Economic recovery should mean more higher education funding


Despite improvements in the economy, UConn students are in the midst of suffering a 31 percent increase in tuition, in part due to state budget cuts. (File Photo/The Daily Campus)

As a result of the recession in 2008 many states were forced to cut funding to public universities in order to balance their budgets. This placed a large burden on the students enrolled in college at the time, as they saw tuition increases of thousands of dollars as states cut funding more than 20 percent in many cases. However, despite the fact that the recession was considered to have ended more than seven years ago and there has been relatively solid economic growth in the past few years, states on average are spending 18 percent less per student on higher education than they were in 2008. Overall, the average annual tuition at public universities has increased about $2,333 or 33 percent, since 2008.

Now, however, the recession is largely behind the country. The U.S. has experienced a record 78 months of private sector job growth, the unemployment rate is less than 5 percent, wages have been increasing for all income brackets and the stock market is at a record high. However, at UConn students are in the midst of suffering a 31 percent increase in tuition, in part due to state budget cuts. In the past several years it has taken efforts by many active students on campus to persuade the state of Connecticut to cut funding less. Funding was still cut, but student activism was able to reduce how much was lost.
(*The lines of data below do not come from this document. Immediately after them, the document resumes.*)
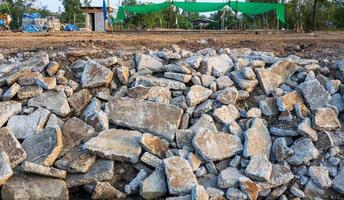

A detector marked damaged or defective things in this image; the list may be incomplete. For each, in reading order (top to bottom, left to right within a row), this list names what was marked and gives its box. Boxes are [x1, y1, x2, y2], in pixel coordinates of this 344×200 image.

broken concrete slab [107, 97, 183, 141]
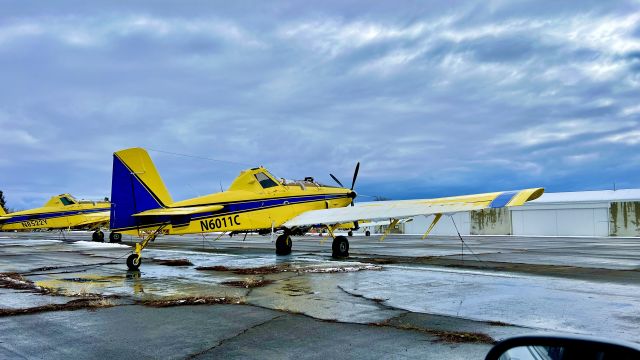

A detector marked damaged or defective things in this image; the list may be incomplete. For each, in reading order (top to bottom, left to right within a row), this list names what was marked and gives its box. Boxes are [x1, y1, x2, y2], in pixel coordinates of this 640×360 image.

pavement crack [184, 314, 286, 358]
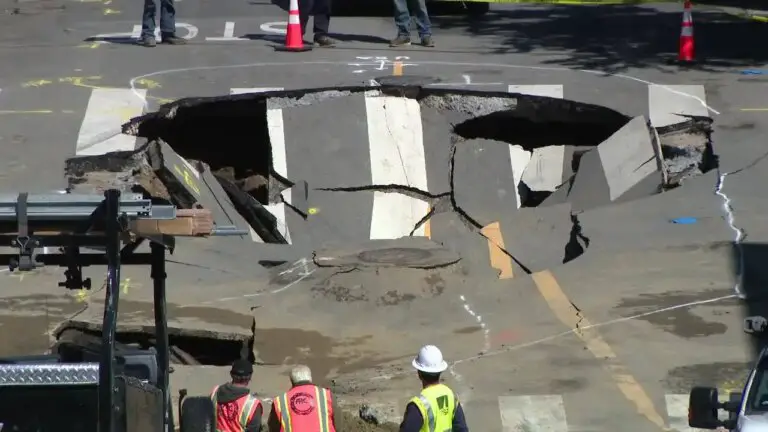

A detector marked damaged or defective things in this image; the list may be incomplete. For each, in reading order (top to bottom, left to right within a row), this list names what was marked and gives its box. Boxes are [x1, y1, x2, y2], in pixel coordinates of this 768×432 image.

broken pavement slab [560, 116, 664, 213]
broken pavement slab [314, 238, 460, 268]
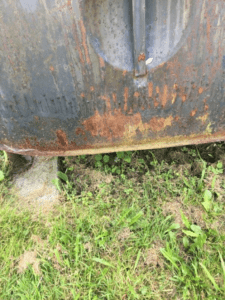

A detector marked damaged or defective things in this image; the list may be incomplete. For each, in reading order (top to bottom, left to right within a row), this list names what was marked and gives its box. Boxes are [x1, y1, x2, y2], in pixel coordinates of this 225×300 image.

corroded surface [0, 0, 224, 157]
rusted metal tank [0, 1, 224, 157]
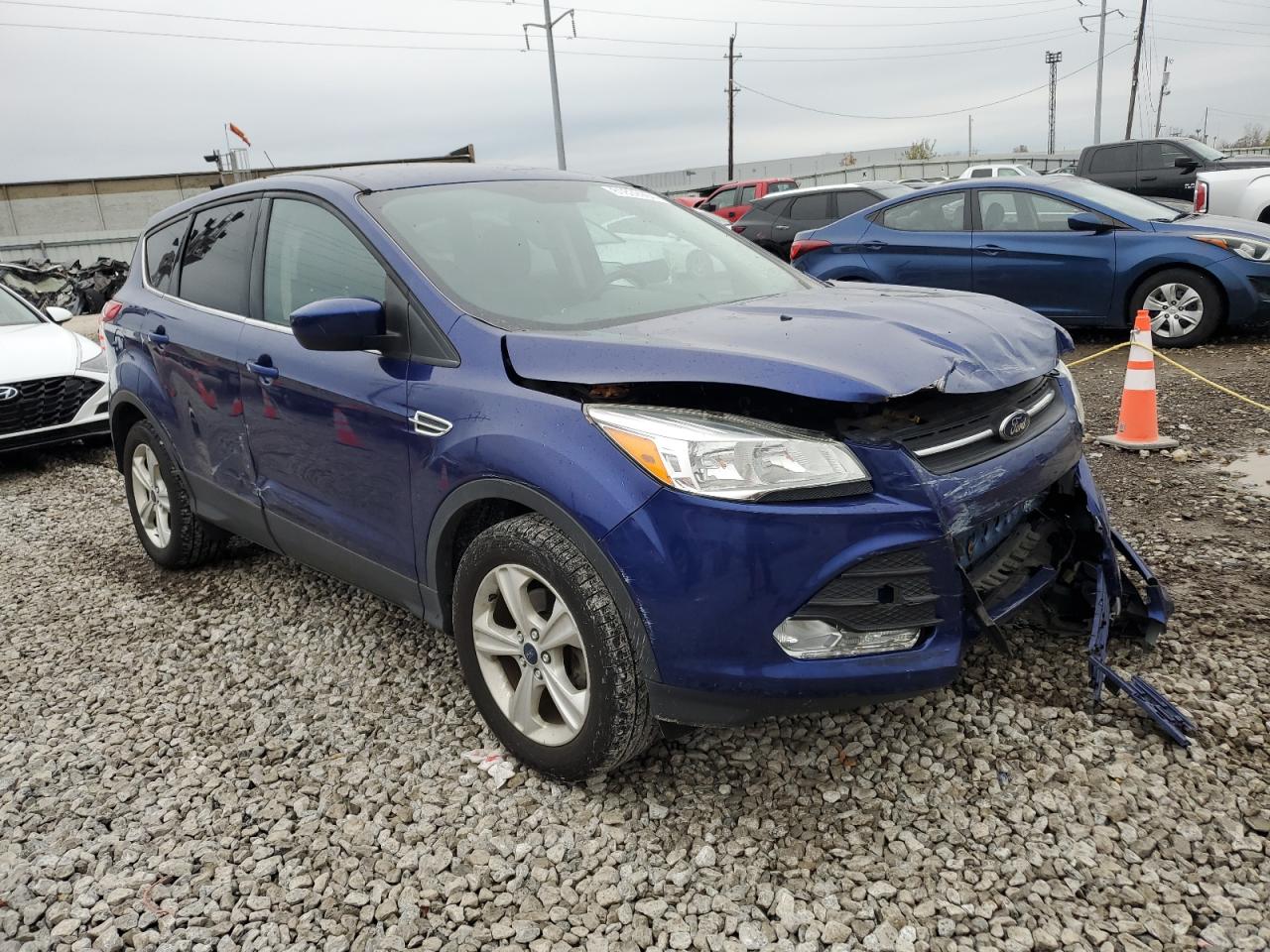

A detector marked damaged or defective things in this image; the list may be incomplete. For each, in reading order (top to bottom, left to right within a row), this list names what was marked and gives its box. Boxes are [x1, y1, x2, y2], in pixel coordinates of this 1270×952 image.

dented hood [500, 283, 1067, 404]
damaged front grille area [848, 375, 1067, 474]
damaged front grille area [797, 550, 940, 635]
torn bumper cover [611, 418, 1189, 746]
damaged front bumper [609, 404, 1194, 746]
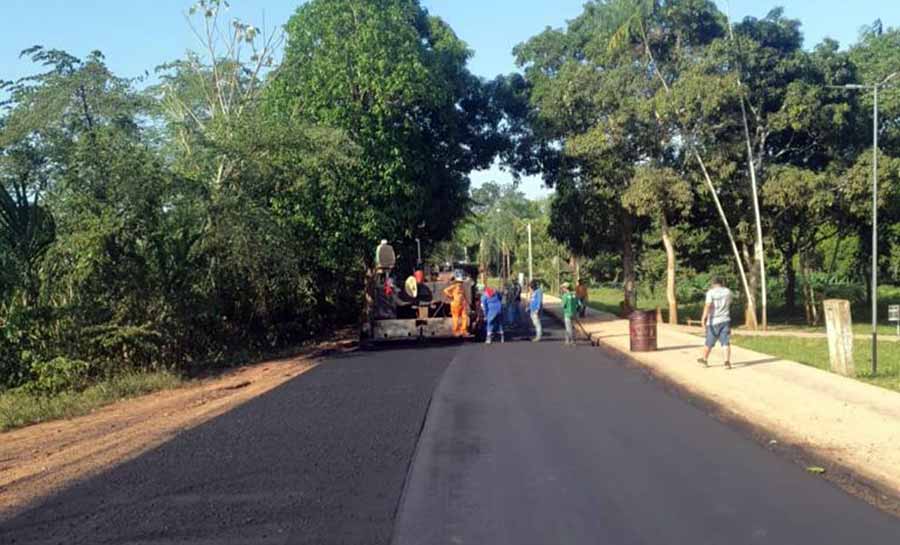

Funding higher education should no longer be just a tool that legislators can use to balance the budget. Studies have shown that for every dollar a state invests in public universities, they get  $11 back. Even accounting for error, that is a fantastic return on investment. If the monetary incentive isn’t enough, states should consider that getting a college education has changed the lives of countless people and provides an opportunity for those who are less fortunate to build a better lives for themselves. Increasing tuition costs only serves to slam that door shut for the people who need it most

In a short-term sense, the need to avoid a deficit can make cutting education funding an attractive option, especially because the difference in costs can be transferred to the students enrolled. But now that we are not facing economic crisis, states must make every effort not only to avoid reducing funding, but to increase it to pre-recession levels at the very least.